In 1585 he settled in Amsterdam. He was married in Antwerp to Maria Jacobsdr. Walraven and they had 22 children, and one of them, his son Jacob, would go down in history as an explorer. In 1641 his son Maximiliaen became the first VOC chief of Dejima in Japan.

Initially, Isaac Le Maire was the largest shareholder in the VOC.

Merchant in Amsterdam
In 1592 his name was registered for the first time in Amsterdam as a participant in the oldest marine insurance policy. In the following years he grew into the trade in European waters. Initially, he wasn't one of the wealthiest merchants, but he could make major investments by ensuring warrant positions within the direct and indirect family network. 

Together with Peter van de Pulle and Dirck van Os he constituted a company for trading in Russia. They carried Baltic grain and timber to Spain. Ships with leather, wax, fur and caviar from Archangelsk often were destined for Venice and Livorno. They also traded in bills of exchange, chartering and marine insurances. Between 1594 and 1598 he had a major position in the fish trade between British ports and Spain.

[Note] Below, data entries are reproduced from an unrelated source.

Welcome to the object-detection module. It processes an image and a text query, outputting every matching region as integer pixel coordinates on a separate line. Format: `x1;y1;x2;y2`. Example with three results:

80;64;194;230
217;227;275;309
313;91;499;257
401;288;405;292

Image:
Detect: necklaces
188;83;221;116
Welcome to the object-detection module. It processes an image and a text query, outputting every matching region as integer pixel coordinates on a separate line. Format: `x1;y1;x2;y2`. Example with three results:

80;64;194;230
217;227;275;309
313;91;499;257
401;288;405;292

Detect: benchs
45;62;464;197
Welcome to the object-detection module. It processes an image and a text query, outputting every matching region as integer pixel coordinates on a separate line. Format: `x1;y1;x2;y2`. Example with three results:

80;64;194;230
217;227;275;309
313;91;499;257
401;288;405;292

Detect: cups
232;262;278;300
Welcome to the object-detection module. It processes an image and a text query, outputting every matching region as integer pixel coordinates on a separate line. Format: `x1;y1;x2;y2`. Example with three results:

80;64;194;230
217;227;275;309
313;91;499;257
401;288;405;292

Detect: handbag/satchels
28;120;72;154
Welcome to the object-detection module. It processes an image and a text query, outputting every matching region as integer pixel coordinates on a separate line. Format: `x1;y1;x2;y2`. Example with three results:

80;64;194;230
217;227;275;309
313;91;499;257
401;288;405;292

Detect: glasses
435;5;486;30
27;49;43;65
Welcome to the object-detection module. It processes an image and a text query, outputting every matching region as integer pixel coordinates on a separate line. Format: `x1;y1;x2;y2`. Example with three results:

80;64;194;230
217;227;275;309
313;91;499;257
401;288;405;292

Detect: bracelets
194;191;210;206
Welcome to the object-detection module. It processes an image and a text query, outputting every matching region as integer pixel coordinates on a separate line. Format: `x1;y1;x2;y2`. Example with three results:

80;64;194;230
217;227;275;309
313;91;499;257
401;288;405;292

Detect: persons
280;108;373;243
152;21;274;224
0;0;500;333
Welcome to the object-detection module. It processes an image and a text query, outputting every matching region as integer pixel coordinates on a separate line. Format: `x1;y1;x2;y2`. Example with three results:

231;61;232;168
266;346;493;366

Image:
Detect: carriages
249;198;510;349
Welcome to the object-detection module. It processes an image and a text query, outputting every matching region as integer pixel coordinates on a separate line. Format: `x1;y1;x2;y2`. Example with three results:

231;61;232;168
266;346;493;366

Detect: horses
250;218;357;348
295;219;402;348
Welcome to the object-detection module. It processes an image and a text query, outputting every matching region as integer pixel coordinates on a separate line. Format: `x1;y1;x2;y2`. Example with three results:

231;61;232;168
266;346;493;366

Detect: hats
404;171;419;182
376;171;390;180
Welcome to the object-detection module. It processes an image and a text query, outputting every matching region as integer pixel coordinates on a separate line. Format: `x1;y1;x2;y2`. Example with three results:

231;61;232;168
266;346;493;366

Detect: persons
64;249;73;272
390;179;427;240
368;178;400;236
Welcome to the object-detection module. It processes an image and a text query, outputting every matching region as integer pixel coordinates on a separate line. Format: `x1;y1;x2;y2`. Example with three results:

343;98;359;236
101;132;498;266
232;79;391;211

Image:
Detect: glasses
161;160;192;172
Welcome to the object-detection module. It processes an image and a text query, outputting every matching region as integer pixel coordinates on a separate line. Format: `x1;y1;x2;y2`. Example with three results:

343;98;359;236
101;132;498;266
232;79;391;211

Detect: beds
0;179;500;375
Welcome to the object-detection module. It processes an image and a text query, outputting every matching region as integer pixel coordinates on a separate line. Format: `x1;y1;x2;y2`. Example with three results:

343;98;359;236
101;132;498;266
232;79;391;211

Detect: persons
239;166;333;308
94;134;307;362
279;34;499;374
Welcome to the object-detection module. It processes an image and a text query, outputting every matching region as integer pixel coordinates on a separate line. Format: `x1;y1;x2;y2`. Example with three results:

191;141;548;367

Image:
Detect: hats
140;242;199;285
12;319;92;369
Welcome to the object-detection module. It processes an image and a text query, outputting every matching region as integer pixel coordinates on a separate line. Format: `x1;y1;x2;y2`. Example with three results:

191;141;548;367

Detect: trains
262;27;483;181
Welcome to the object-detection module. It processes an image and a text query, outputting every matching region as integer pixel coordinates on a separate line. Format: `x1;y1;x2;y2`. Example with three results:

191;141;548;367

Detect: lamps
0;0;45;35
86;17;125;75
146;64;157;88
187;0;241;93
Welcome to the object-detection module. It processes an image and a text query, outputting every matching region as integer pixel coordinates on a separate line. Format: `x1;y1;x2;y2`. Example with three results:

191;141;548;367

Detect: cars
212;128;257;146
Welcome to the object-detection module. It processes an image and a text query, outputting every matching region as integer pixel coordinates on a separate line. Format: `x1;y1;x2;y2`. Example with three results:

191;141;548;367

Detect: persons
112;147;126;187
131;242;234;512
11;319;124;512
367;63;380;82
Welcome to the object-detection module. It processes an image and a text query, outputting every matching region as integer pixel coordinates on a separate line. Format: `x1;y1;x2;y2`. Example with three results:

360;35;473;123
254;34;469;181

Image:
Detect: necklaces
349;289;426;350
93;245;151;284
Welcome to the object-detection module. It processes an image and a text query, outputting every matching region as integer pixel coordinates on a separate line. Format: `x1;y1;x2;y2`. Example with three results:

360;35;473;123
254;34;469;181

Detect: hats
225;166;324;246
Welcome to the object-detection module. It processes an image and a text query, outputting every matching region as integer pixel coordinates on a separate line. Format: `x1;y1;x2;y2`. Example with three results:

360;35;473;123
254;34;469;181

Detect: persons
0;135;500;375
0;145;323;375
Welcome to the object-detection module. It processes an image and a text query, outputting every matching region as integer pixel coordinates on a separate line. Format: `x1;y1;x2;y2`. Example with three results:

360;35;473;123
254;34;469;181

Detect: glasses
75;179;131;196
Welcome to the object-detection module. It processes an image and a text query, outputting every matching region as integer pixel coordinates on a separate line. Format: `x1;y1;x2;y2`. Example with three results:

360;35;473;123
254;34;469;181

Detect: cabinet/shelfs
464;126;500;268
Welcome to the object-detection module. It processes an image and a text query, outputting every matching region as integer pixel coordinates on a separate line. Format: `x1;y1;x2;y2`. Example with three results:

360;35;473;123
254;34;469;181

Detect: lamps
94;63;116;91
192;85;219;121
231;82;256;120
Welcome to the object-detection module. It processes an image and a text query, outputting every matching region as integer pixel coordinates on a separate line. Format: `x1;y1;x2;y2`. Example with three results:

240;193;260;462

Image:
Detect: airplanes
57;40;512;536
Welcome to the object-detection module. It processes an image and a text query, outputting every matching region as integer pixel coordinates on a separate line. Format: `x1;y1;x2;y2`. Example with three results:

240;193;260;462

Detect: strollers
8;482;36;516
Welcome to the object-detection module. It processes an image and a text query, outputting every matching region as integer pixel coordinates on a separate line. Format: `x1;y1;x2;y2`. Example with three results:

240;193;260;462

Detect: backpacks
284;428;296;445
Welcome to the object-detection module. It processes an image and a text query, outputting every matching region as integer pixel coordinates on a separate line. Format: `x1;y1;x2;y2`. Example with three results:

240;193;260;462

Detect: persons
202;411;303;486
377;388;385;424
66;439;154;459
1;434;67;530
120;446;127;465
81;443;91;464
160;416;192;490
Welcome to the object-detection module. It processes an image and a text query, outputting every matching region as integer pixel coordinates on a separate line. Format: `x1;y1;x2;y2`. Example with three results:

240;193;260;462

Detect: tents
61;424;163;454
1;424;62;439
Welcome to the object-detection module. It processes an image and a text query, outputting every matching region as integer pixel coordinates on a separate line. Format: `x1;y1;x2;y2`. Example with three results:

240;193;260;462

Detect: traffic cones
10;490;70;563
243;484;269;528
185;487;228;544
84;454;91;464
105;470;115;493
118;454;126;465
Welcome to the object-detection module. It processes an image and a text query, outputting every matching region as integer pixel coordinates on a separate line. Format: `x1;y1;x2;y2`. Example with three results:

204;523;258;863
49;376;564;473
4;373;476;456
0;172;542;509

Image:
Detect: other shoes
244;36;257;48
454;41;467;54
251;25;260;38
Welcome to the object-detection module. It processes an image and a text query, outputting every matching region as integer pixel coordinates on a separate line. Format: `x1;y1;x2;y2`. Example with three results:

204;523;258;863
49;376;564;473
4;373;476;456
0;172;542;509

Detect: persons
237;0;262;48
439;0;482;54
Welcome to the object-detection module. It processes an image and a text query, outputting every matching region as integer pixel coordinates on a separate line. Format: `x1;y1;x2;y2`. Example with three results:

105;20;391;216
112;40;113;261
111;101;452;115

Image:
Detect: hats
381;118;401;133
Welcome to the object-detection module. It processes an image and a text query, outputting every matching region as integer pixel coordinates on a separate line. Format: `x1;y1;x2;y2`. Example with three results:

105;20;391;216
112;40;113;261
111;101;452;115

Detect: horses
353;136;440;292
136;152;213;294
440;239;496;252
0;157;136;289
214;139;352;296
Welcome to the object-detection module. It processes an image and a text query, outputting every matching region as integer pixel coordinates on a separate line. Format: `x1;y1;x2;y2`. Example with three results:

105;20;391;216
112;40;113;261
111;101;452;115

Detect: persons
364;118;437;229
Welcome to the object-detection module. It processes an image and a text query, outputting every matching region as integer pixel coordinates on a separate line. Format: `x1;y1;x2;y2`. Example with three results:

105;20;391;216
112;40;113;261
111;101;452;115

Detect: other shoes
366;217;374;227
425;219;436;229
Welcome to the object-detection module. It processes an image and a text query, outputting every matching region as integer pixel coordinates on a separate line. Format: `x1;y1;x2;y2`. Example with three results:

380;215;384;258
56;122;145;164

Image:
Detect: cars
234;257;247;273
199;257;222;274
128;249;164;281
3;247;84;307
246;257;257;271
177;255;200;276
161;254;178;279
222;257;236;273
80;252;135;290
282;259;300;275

After Cornelis de Houtman made the first trip to the Indies from 1595 to 1597, Le Maire, like many other merchants, plunged into the Indian adventure. In 1599 he and several others in Amsterdam established the Brabant Company, which carried out two voyages to the Indies. The Brabant Company was very successful, it quickly yielded the company 400% profit.

In 1600 he decided to concentrate on trade with the East Indies, but at that time he already acted in the West Indies as well. In 1601 he officially became a citizen of Amsterdam, which was no doubt because of the merger of the New Brabant Company and the Old Company into the First United East Indies Company in Amsterdam. This company, in which Le Maire was a participant, fitted out eight ships to the Indies, led by Jacob van Heemskerk.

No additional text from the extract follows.